Après les municipales, l' "Europe des Etats désunis" convaincra-t-elle ?

Abstention record, gouvernement sanctionné, percée du Front national ...  Trois phénomènes marquants des municipales, qui risquent de s'amplifier aux élections européennes le 25 mai. Pourquoi le projet européen s'est-il enlisé ? Pourquoi est-il devenu synonyme d'austérité, dans nombre de pays de pays de la zone euro ?

Dans Europe, les Etats désunis, Coralie Delaume s'interroge en citoyenne sur les dysfonctionnements de l'Union. Cette blogueuse de 37 ans, qui se réclame de la "gauche républicaine" et milite pour la sortie de l'euro tient depuis 2011 un blog consacré à l'Europe, L'arène nue.

Avec cet ouvrage, elle a voulu "faire quelque chose de plus consistant parce que l'Europe, c'est surplombant. Le but, c'est que les gens non économistes, non experts, puissent se dire: 'j'ai compris'". Objectif atteint, avec maintes questions soulevées. Citons-en trois :

 Politique : pourquoi si peu de démocratie directe ?

Qui s'y retrouve, dans les pouvoirs  des institutions européennes ? "En dehors d'une poignée d'initiés (...), combien de citoyens connaissent aujourd'hui le rôle, le visage, le nom même de ces Européens professionnels que sont Herman Van Rompuy (président du conseil européen), Catherine Ashton (haut représentant de l'Union pour les Affaires étrangères), Mario Draghi (président de la Banque centrale européenne) ou Martin Schultz (président du Parlement européen)  ?", demande Coralie Delaume.

### DONNÉES FOURNIES

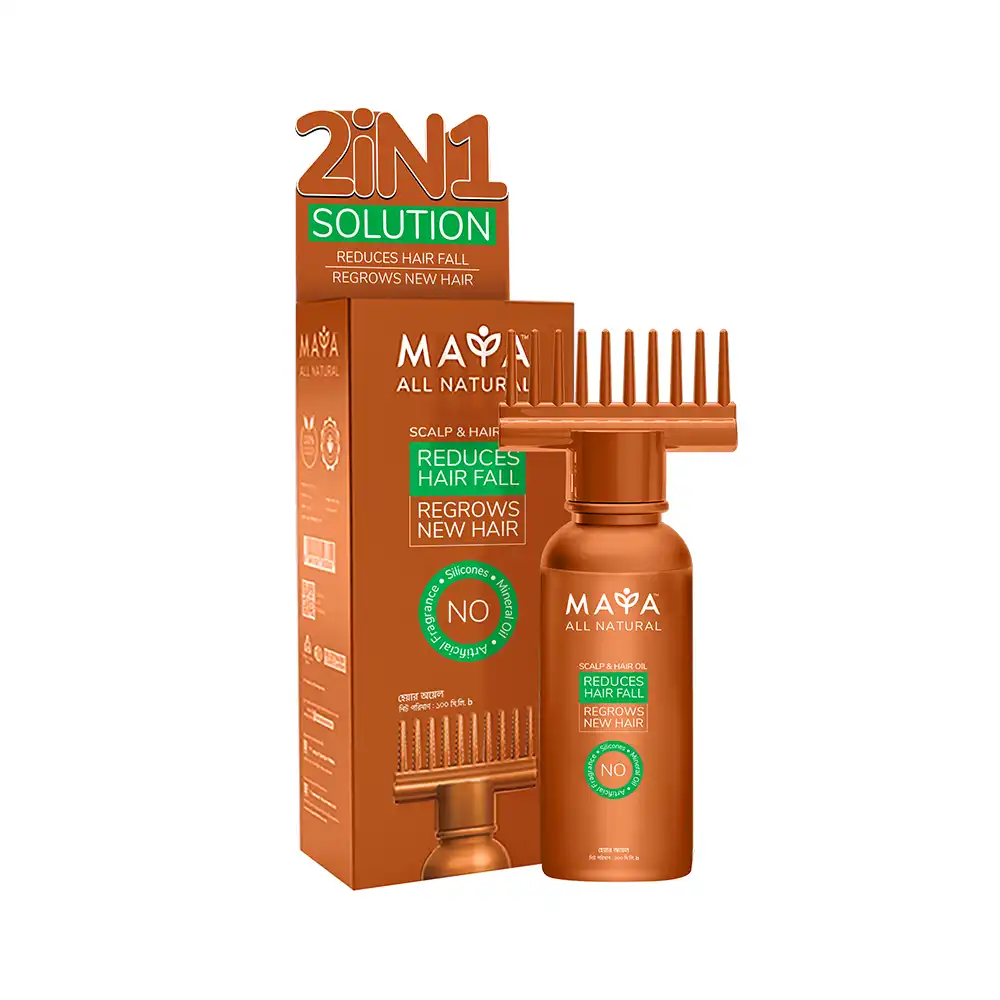 Maya All Natural Scalp & Hair Oil  100 ml price in Bangladesh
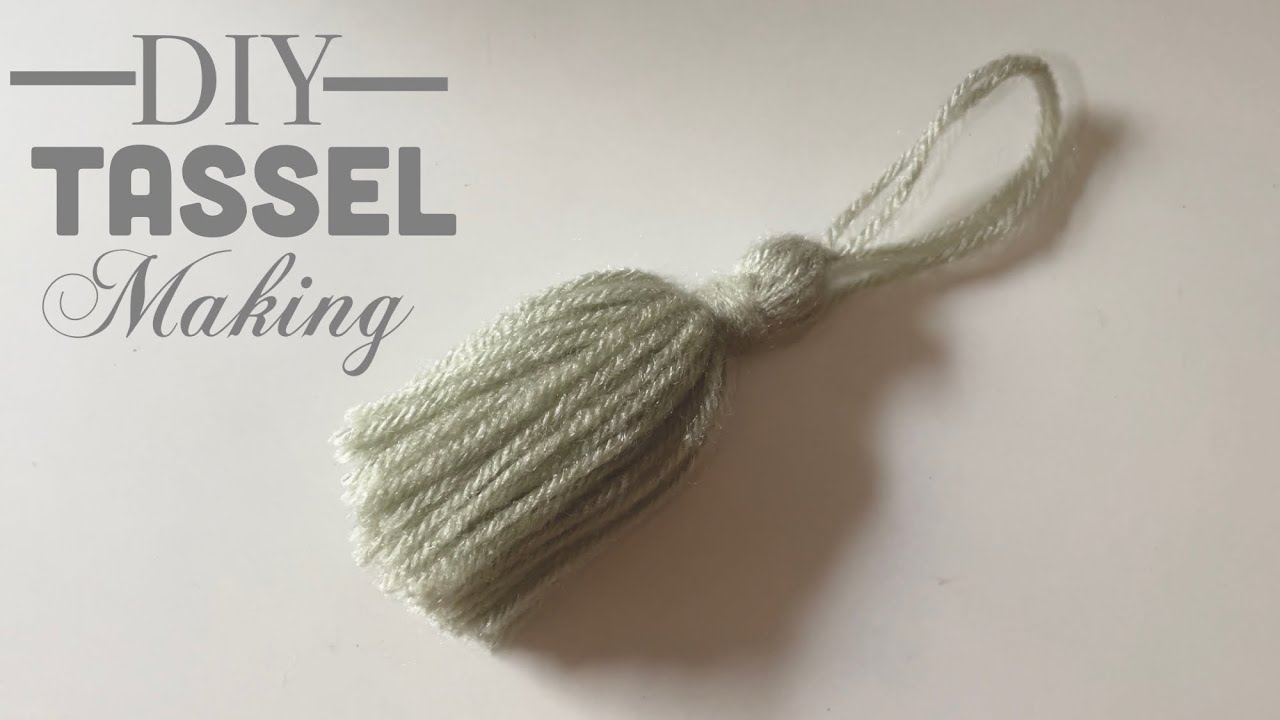 How to make tassels | Easy DIY Tassel Making | Yarn Crafts - YouTube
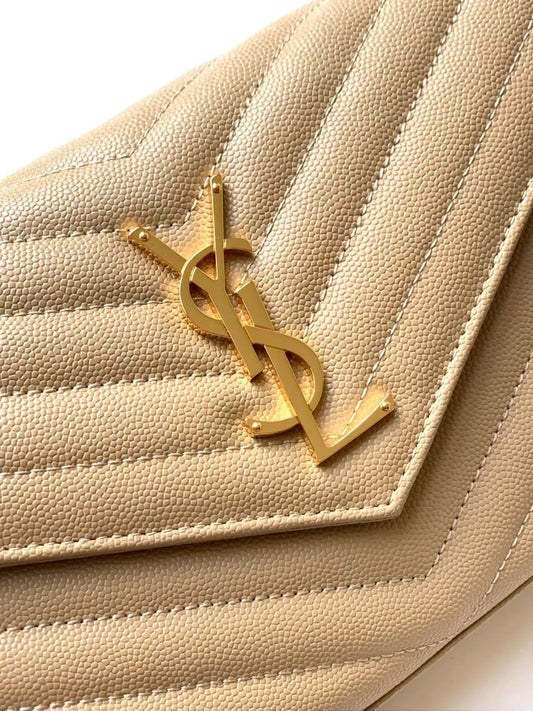 YL- محفظة على شكل سلسلة على شكل ظرف من جلد الحمل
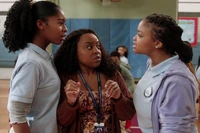 Janine trying to separate Keke and Gabby's fight.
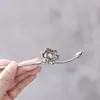 Nuevo estilo chino retro metal Loto horquilla estilo antiguo exquisita updo trasero horquilla accesorios Hanfu tocado para mujeres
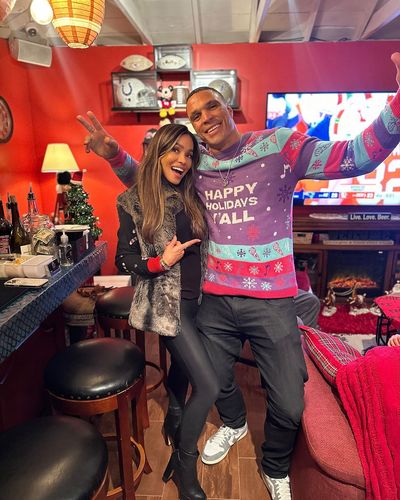 Tony Gonzalez and wife share a Christmas greeting with fans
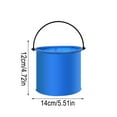 thumbnail image 2 of Yooshoverk 2PCS 0.5 Gallon Collapsible Bucket - Silicone Bucket for Sandpit for Camping Fishing - Compact Foldable Design w/ Handle - Assorted Colors (Random), 2 of 8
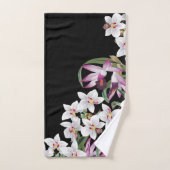Ensemble pourpre blanc de serviette de Bath de (Serviette à main)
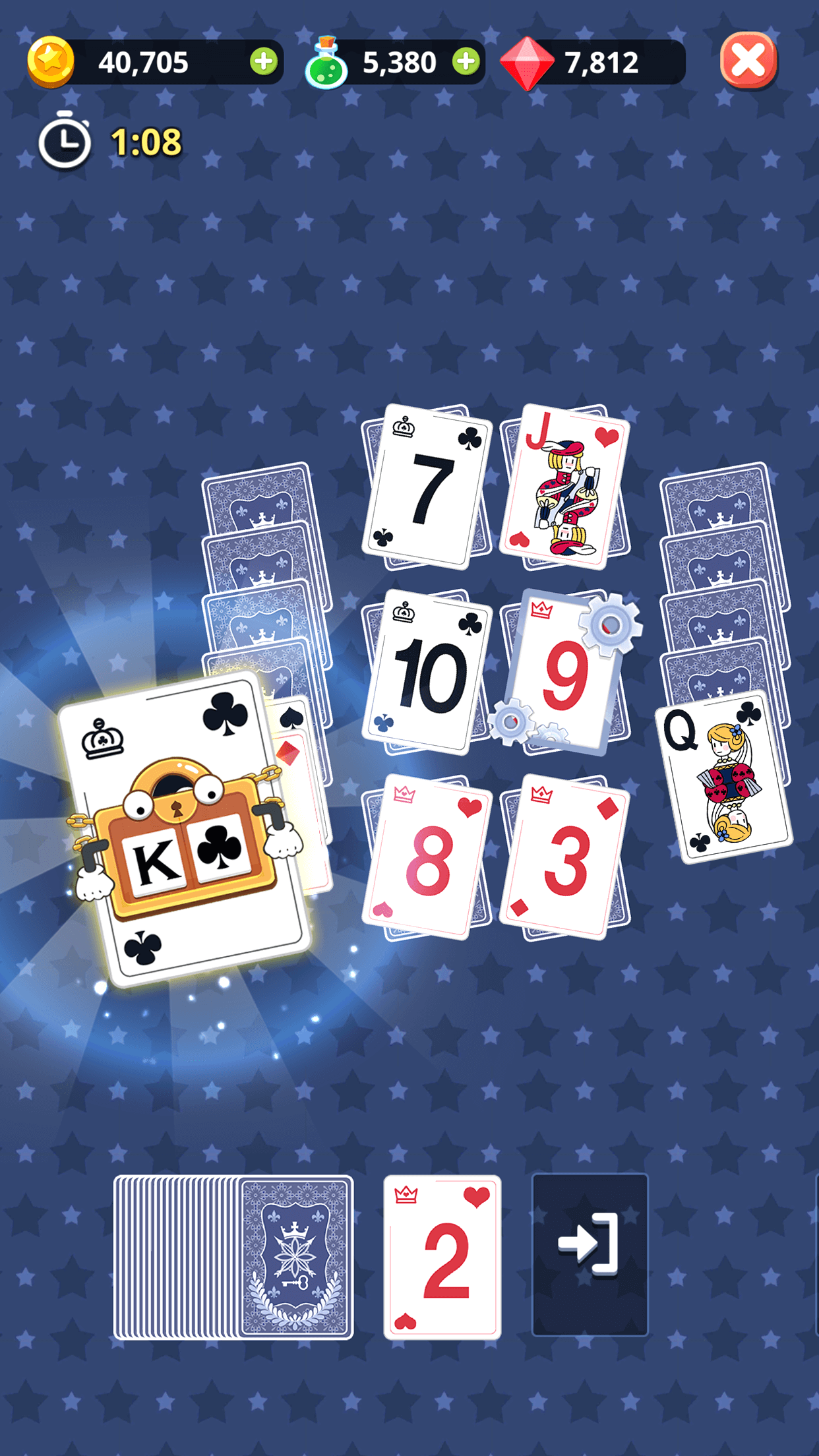 اسکرین شات 7 بازی Theme Solitaire: Tripeaks Game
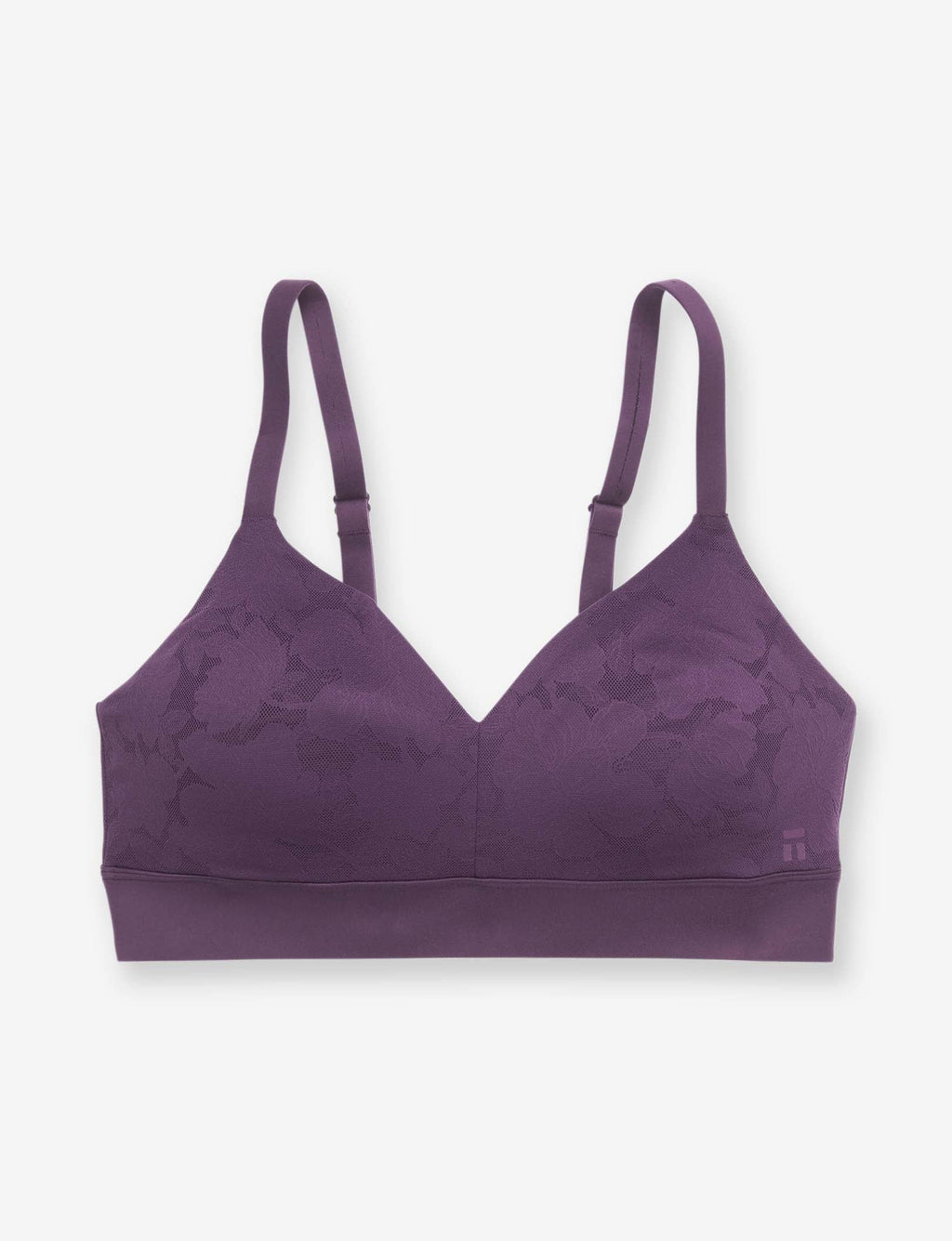 Second Skin Comfort Lace Bralette::Nightshade Lace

### CONSIGNE
Poursuivez l'article sur le livre « Europe, les Etats désunis » en reprenant juste après sa dernière phrase.

### RÉPONSE
Un anonymat qui renvoie à un problème de fond : les "invraisemblables arrangements que l'Union européenne prend au quotidien, avec la démocratie." L'essayiste s'étonne que ce soit "la Commission, organe pseudo-exécutif mais surtout non-élu qui propose les lois", même si "le Parlement dispose d'un droit d'initiative indirecte". Un constat partagé : même la députée centriste européenne Sylvie Goulard reconnait les "pouvoirs limités (du Parlement européen) en ce qui concerne le budget".

Mais le plus spectaculaire déni de démocratie, rappelle l'essayiste, reste le contournement du vote des peuples. Le "non" bafoué au traité constitutionnel européen" en demeure le meilleur exemple. Refusé par 55% des Français en mai 2005, l'essentiel du texte sera repris dans le Traité de Lisbonne qui ne sera pas soumis au référendum (mais ratifié par le Parlement français en février 2008, sous la présidence Sarkozy).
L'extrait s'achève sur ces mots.